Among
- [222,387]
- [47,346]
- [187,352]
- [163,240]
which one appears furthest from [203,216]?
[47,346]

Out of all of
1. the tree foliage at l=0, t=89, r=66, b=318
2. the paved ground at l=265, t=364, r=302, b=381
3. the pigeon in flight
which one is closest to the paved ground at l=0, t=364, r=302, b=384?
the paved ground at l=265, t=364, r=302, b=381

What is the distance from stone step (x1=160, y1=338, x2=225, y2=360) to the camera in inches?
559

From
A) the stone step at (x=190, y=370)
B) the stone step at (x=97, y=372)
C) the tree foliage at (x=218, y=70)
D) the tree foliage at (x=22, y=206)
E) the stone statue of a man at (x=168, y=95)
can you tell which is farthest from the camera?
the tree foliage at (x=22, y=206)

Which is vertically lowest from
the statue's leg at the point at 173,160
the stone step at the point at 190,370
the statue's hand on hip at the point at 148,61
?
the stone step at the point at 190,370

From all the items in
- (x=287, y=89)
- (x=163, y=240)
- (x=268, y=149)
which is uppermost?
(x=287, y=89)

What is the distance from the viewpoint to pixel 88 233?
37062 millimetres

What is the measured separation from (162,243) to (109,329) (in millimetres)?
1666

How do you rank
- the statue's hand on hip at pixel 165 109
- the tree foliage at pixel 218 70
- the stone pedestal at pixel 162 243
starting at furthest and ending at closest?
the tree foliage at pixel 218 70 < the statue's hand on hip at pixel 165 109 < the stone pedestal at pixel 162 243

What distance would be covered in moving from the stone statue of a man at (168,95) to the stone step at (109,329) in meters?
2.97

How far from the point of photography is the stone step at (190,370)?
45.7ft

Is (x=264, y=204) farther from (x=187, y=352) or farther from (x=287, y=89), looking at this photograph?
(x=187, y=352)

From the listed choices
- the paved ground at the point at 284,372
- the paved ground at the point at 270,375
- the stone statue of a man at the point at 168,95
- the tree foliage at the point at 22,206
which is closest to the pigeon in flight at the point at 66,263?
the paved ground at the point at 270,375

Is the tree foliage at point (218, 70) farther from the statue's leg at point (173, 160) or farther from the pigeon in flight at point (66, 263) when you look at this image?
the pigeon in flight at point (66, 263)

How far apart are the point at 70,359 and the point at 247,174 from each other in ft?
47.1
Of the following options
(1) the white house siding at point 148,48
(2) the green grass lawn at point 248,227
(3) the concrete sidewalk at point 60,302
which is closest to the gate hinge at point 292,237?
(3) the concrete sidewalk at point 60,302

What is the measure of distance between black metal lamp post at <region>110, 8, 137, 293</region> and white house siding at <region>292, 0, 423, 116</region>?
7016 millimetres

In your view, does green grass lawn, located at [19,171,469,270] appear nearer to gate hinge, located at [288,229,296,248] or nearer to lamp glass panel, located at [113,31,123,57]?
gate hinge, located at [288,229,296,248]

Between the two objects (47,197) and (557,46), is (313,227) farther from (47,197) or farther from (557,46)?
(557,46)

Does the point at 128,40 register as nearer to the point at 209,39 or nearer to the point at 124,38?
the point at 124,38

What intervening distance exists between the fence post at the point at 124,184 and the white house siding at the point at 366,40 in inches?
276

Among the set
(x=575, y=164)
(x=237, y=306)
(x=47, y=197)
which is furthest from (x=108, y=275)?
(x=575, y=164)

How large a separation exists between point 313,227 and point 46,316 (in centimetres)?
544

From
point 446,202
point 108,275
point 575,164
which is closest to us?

_ _ _

■ **Required work**:
Reproduce every entry above word for word, with nothing changed.

■ **Answer to this exercise**:
Among
- [222,387]
- [47,346]
- [187,352]
- [163,240]
which one appears furthest from [203,216]?
[47,346]

Out of all of
1. the tree foliage at l=0, t=89, r=66, b=318
2. the paved ground at l=265, t=364, r=302, b=381
3. the pigeon in flight
which one is closest to the paved ground at l=0, t=364, r=302, b=384?
the paved ground at l=265, t=364, r=302, b=381

What is the distance from stone step (x1=160, y1=338, x2=225, y2=360) to the camera in inches?
559

From
A) the stone step at (x=190, y=370)
B) the stone step at (x=97, y=372)
C) the tree foliage at (x=218, y=70)
D) the tree foliage at (x=22, y=206)
E) the stone statue of a man at (x=168, y=95)
can you tell which is farthest from the camera?
the tree foliage at (x=22, y=206)

Which is vertically lowest from
the statue's leg at the point at 173,160
the stone step at the point at 190,370
the statue's hand on hip at the point at 148,61
?
the stone step at the point at 190,370

From all the items in
- (x=287, y=89)
- (x=163, y=240)
- (x=268, y=149)
which is uppermost?
(x=287, y=89)

What is the distance from the viewpoint to pixel 88 233?
37062 millimetres

What is the measured separation from (162,243) to (109,329) (in millimetres)?
1666

How do you rank
- the statue's hand on hip at pixel 165 109
- the tree foliage at pixel 218 70
- the stone pedestal at pixel 162 243
starting at furthest and ending at closest?
the tree foliage at pixel 218 70 < the statue's hand on hip at pixel 165 109 < the stone pedestal at pixel 162 243

What distance would be covered in moving from the stone statue of a man at (168,95) to the stone step at (109,329) in meters?
2.97

How far from the point of photography is the stone step at (190,370)?
45.7ft

Is (x=264, y=204) farther from (x=187, y=352) or farther from (x=287, y=89), looking at this photograph?
(x=187, y=352)

From the listed choices
- the paved ground at the point at 284,372
- the paved ground at the point at 270,375
- the stone statue of a man at the point at 168,95
- the tree foliage at the point at 22,206
which is closest to the pigeon in flight at the point at 66,263?
the paved ground at the point at 270,375

Is the tree foliage at point (218, 70) farther from the statue's leg at point (173, 160) or farther from the pigeon in flight at point (66, 263) when you look at this image?
the pigeon in flight at point (66, 263)

How far apart are the point at 70,359 and the point at 247,174 from each other in ft?
47.1
Of the following options
(1) the white house siding at point 148,48
(2) the green grass lawn at point 248,227
(3) the concrete sidewalk at point 60,302
which is closest to the gate hinge at point 292,237?
(3) the concrete sidewalk at point 60,302

What is the measure of distance between black metal lamp post at <region>110, 8, 137, 293</region> and white house siding at <region>292, 0, 423, 116</region>?
7016 millimetres

In your view, does green grass lawn, located at [19,171,469,270] appear nearer to gate hinge, located at [288,229,296,248] or nearer to lamp glass panel, located at [113,31,123,57]?
gate hinge, located at [288,229,296,248]

Between the two objects (47,197) and (557,46), is (313,227) farther from (47,197) or farther from (557,46)?
(557,46)

Does the point at 128,40 register as nearer to the point at 209,39 or nearer to the point at 124,38?
the point at 124,38

What intervening distance exists between the fence post at the point at 124,184 and the white house siding at the point at 366,40 in inches?
276

Among the set
(x=575, y=164)
(x=237, y=306)
(x=47, y=197)
which is furthest from (x=108, y=275)?
(x=575, y=164)

How large a separation exists between point 313,227 and point 46,316 (in centimetres)?
544

From
point 446,202
point 108,275
point 575,164
which is closest to us?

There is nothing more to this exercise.